The present disclosure relates generally to semiconductor memory and methods and, more particularly, to apparatuses and methods associated with a stacked hybrid memory architecture.

A memory system can include one or more memory devices that store data. The memory devices can be, for example, non-volatile memory devices and volatile memory devices. The memory system can include one or more analog and/or digital circuits to facilitate operation of the memory system. In general, a host system can utilize a memory system to store data at the memory devices and to retrieve data from the memory devices.

Aspects of the present disclosure are directed to implementing a hybrid memory architecture that can be useful for artificial neural networks. A hybrid memory architecture, which may be referred to herein as a hybrid memory device, can include two or more types of memory devices that are bonded (e.g., in a stacked configuration). For example, a hybrid memory device can include a static random-access memory (SRAM) device and a dynamic random-access memory (DRAM) device that are bonded. The hybrid memory device can be utilized to implement an artificial neural network (ANN) such as a convolution neural network (CNN). For example, a DRAM device can store a plurality of weights associated with an artificial neural network. The SRAM device that is bonded to the DRAM device can receive, from the DRAM device through a plurality of through silicon vias (TSVs), the plurality of weights associated with the artificial neural network. The SRAM device can perform a plurality of operations utilizing the plurality of weights. The hybrid memory device can also include logic configured to perform a summation operation on a result of the plurality of operations to implement the ANN.

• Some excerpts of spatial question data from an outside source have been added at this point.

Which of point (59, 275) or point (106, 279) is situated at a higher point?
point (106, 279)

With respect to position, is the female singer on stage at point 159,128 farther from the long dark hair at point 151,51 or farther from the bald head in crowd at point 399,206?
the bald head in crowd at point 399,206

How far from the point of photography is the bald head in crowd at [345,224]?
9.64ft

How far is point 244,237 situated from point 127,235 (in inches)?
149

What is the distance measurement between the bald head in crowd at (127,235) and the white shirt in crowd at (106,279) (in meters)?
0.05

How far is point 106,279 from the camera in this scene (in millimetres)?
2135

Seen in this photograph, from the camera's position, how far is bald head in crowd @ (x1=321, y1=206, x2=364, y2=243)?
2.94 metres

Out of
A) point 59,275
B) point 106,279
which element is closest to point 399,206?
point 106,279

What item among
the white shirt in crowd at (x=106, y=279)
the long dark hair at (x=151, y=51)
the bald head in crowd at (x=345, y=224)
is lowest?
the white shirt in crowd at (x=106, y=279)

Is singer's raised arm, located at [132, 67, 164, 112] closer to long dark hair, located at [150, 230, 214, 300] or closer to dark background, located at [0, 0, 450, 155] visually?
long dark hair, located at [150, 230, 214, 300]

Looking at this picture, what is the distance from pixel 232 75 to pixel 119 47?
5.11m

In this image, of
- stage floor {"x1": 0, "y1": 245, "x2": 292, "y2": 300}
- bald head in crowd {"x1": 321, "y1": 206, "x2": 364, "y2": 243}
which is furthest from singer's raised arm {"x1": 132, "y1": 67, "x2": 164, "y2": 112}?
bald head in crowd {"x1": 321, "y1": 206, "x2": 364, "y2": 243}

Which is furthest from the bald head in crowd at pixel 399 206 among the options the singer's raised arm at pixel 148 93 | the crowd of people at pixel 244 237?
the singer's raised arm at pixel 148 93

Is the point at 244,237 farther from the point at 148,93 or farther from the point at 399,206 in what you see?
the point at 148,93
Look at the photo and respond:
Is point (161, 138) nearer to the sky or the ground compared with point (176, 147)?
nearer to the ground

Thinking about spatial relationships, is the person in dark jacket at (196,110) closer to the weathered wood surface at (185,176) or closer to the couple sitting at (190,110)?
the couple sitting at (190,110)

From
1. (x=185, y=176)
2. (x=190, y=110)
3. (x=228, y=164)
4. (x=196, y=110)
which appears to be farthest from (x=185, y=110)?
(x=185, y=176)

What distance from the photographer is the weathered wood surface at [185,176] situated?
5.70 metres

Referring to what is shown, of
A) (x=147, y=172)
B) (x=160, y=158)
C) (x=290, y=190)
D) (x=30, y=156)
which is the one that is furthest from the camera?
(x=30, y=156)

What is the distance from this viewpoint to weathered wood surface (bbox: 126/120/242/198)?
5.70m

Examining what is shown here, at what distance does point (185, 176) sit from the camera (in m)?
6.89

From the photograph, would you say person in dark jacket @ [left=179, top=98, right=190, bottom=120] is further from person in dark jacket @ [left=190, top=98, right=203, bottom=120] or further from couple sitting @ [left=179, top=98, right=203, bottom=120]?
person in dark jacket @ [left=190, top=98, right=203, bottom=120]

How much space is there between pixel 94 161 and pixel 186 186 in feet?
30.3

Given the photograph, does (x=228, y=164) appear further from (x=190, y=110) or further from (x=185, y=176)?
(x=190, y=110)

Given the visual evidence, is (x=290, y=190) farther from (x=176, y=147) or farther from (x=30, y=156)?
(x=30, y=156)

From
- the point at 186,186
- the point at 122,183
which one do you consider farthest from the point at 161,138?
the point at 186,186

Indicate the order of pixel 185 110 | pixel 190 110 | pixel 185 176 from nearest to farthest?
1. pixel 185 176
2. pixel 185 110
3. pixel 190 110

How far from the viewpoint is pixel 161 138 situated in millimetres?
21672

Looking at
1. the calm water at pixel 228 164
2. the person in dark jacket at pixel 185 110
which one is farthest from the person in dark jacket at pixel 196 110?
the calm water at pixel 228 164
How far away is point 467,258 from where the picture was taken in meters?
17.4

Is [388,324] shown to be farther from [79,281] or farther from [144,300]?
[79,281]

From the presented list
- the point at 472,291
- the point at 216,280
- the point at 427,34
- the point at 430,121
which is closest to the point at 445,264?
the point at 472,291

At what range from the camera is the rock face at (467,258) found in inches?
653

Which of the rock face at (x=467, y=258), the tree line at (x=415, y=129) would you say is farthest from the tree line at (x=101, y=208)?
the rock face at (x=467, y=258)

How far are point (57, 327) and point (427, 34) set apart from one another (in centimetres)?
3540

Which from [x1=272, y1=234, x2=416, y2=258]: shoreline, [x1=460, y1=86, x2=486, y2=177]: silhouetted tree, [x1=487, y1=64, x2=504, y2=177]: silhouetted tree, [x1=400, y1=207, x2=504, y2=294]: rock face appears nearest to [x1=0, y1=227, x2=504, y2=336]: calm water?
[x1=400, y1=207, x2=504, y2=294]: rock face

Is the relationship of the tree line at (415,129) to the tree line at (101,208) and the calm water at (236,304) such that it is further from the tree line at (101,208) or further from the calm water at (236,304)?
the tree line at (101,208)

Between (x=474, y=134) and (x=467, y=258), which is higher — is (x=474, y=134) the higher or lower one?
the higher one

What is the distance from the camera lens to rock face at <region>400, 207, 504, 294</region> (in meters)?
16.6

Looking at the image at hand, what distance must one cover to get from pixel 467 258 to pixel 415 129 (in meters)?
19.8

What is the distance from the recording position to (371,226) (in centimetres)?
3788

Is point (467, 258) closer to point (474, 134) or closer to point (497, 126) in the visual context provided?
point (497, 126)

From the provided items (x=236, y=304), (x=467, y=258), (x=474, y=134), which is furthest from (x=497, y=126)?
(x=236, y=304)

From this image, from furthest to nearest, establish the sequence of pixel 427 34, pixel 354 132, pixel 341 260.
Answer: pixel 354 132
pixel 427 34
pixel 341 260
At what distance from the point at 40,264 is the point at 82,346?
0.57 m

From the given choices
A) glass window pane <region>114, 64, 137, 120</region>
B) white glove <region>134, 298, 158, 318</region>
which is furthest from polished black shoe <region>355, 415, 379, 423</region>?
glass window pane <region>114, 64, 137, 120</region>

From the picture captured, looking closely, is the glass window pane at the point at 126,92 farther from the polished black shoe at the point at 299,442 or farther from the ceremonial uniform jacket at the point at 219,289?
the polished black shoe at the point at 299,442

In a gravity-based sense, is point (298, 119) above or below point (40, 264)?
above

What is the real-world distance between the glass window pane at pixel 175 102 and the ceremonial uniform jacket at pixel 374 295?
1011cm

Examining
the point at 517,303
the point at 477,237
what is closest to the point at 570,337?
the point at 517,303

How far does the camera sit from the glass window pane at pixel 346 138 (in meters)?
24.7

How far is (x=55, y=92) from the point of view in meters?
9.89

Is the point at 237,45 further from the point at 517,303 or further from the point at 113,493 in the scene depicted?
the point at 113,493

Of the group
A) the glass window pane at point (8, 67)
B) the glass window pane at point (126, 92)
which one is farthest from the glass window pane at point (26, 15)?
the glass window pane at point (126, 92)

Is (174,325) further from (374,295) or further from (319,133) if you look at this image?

As used herein, ANNs including CNNs can provide learning by forming probability weight associations between an input and an output. The probability weight associations can be provided by a plurality of nodes that comprise the ANN. The nodes together with weights, biases, and activation functions can be used to generate an output of the ANN based on the input to the ANN. A plurality of nodes of the ANN can be grouped to form layers of the ANN.

As used herein, AI refers to the ability to improve an apparatus through “learning” such as by storing patterns and/or examples which can be utilized to take actions at a later time. Deep learning refers to a device's ability to learn from data provided as examples. Deep learning can be a subset of AI. Neural networks, among other types of networks, can be classified as deep learning. Improving the efficiency at which ANNs, including CNNs, are executed can improve a function of a memory device executing the ANN and the function of the device in which the memory device is implemented. For example, improving the latency, power consumption, and/or throughput of the memory device implementing the CNN can cause an improvement to the latency, power consumption, and/or throughput of a memory system.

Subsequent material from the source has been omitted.